The oral arguments will be held in March of 2012 and will last five hours. Assuming the case remains on schedule, we can expect a possible decision in June, 2012, only four months before the impending presidential election. The decision is presumed to be a pivotal matter for the Obama campaign.
To dramatize the events of the case even further, Senate Republicans have increased pressure for Justice Elana Kagan to recuse herself from the Supreme Court panel of judges to hear arguments on the PPACA’s constitutionality. Additionally, House Judiciary Committee Chairman Lamar Smith (R-TX) requested documents detailing Kagan’s position as Obama’s solicitor general.
However, in the end, justices themselves decide whether they have a conflict that would make them impartial and warrant recusal. U.S. Code 28 § 455 requires judges to recuse themselves when, inter alia, their “impartiality might be reasonably questioned,” they have a person bias or prejudice or “where [they have] served in governmental employment and in such capacity participated as counsel, adviser or material witness concerning the proceeding or expressed an opinion concerning the merits of the particular case in controversy.” As Kagan was formerly Obama’s solicitor general, and therefore, his counsel, many believe that she must remove herself from this case.

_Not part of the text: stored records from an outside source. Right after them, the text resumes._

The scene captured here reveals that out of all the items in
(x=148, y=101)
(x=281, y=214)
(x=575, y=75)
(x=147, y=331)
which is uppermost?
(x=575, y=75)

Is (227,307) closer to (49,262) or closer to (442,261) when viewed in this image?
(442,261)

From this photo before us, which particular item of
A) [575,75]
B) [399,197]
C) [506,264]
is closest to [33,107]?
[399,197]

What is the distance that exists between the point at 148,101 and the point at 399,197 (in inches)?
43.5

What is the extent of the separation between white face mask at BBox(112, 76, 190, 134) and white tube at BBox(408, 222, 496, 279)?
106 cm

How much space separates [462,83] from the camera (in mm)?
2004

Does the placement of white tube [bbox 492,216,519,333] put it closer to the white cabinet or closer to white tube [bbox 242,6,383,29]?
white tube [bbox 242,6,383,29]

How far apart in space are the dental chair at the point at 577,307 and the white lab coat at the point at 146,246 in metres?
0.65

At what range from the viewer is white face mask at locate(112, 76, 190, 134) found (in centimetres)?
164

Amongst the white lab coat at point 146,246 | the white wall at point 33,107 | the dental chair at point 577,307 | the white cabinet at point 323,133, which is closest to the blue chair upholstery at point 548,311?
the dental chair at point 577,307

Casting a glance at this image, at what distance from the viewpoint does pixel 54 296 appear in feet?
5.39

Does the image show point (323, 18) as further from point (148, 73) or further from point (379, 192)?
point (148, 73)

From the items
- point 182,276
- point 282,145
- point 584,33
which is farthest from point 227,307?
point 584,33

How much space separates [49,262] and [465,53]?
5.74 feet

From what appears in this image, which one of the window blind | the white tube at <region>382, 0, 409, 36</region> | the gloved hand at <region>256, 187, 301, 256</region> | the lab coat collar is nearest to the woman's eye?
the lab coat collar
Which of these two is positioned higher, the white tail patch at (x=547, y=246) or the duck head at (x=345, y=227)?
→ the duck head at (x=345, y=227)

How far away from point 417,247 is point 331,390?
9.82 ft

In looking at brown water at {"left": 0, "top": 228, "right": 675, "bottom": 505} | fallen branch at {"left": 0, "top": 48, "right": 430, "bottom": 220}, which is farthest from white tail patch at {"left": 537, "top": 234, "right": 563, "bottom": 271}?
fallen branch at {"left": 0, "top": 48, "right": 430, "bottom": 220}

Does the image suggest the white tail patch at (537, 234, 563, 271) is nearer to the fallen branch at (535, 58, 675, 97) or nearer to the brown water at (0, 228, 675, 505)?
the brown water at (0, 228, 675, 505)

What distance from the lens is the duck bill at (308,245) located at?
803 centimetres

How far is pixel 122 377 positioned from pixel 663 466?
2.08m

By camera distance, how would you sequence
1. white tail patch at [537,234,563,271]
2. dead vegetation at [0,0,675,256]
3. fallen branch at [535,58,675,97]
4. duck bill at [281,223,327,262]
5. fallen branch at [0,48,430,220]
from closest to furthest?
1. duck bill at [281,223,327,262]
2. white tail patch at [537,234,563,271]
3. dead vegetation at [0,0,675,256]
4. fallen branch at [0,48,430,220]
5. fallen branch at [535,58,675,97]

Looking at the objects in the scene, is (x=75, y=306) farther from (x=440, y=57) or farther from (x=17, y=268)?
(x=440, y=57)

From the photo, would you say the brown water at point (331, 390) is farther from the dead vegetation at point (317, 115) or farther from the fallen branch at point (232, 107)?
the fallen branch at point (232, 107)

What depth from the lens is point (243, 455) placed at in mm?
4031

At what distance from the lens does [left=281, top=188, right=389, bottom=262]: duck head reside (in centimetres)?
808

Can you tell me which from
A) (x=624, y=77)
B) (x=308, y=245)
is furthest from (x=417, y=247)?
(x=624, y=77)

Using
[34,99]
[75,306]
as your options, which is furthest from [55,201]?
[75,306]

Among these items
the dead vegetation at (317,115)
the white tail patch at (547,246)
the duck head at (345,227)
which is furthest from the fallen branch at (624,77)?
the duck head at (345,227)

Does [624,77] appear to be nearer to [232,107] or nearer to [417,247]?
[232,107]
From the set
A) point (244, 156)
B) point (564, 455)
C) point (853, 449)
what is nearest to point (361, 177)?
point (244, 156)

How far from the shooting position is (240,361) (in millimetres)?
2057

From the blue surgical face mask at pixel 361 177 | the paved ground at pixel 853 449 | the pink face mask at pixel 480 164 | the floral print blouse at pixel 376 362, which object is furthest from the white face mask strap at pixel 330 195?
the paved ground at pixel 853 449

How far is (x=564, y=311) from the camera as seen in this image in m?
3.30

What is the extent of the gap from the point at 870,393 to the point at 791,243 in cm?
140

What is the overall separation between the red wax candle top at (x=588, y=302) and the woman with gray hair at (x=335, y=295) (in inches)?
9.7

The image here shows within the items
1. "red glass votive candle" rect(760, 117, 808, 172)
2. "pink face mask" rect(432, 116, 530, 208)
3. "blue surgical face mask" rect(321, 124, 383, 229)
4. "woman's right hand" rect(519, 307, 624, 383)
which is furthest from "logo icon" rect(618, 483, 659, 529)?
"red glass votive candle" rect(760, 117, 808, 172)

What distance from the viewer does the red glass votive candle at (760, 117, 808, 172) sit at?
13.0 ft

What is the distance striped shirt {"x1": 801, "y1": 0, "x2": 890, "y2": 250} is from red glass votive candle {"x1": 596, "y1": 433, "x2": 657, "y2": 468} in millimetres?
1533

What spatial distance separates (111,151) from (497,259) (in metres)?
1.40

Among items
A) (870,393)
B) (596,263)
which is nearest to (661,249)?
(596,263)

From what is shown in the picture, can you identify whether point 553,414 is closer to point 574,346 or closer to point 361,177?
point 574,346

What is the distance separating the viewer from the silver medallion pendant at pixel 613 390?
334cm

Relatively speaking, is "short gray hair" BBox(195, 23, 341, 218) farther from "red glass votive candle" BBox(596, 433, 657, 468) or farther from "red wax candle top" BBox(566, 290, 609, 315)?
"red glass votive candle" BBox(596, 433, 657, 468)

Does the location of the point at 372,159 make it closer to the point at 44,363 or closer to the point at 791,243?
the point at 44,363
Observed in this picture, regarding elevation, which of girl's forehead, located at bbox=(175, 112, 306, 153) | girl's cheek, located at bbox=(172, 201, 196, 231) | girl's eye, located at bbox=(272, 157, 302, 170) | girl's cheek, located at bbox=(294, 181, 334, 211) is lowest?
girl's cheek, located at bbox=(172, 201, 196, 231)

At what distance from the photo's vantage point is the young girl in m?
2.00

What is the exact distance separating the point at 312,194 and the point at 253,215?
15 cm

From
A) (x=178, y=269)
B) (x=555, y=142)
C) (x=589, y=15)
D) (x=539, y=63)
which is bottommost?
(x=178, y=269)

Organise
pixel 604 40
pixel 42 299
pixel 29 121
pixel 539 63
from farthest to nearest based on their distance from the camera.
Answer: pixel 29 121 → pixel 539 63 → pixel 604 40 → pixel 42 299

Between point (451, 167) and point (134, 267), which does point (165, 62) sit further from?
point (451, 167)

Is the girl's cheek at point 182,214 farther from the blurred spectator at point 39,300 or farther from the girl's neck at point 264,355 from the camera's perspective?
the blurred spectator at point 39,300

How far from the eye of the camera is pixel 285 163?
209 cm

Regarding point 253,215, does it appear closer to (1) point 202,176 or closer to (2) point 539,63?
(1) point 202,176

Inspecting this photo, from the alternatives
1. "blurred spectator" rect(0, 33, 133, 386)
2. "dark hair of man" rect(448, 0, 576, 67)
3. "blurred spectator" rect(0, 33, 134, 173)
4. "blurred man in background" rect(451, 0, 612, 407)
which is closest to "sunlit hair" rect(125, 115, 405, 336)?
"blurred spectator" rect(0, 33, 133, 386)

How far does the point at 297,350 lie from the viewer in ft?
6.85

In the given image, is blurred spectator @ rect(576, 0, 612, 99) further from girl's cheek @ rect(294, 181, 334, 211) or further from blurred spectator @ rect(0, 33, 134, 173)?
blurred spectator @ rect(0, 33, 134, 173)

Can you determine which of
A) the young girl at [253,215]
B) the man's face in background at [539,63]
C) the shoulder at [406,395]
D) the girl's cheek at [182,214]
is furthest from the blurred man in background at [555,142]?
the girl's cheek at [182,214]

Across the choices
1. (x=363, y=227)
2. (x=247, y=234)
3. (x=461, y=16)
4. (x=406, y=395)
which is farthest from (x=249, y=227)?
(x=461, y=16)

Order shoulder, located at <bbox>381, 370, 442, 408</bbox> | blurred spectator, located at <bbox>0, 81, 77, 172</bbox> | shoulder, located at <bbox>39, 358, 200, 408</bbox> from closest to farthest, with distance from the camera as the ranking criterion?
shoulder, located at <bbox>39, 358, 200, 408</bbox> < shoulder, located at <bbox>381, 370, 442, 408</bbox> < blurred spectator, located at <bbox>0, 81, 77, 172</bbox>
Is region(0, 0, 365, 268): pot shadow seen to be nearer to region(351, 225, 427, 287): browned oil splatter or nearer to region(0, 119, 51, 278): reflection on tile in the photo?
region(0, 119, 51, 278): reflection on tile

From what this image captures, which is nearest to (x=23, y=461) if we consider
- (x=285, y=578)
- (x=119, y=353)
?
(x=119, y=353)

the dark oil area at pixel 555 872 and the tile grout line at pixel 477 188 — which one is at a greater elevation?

In a written response on the issue, Kagan said, “I attended at least one meeting where the existence of the litigation was briefly mentioned, but none where any substantive discussion of the litigation occurred.” She also stated that she did not legally advise the administration on the legality or constitutionality of the Act. So, it appears that, at the moment, Kagan has no intention of withdrawing from the action. But, to be sure, the congressional Republicans will continue to request documents, inspect e-mails and apply tremendous amounts of pressure upon the Justice to step back from this high profile and crucial case and let the other Justices decide the matter without Obama’s former solicitor general’s opinion in the mix.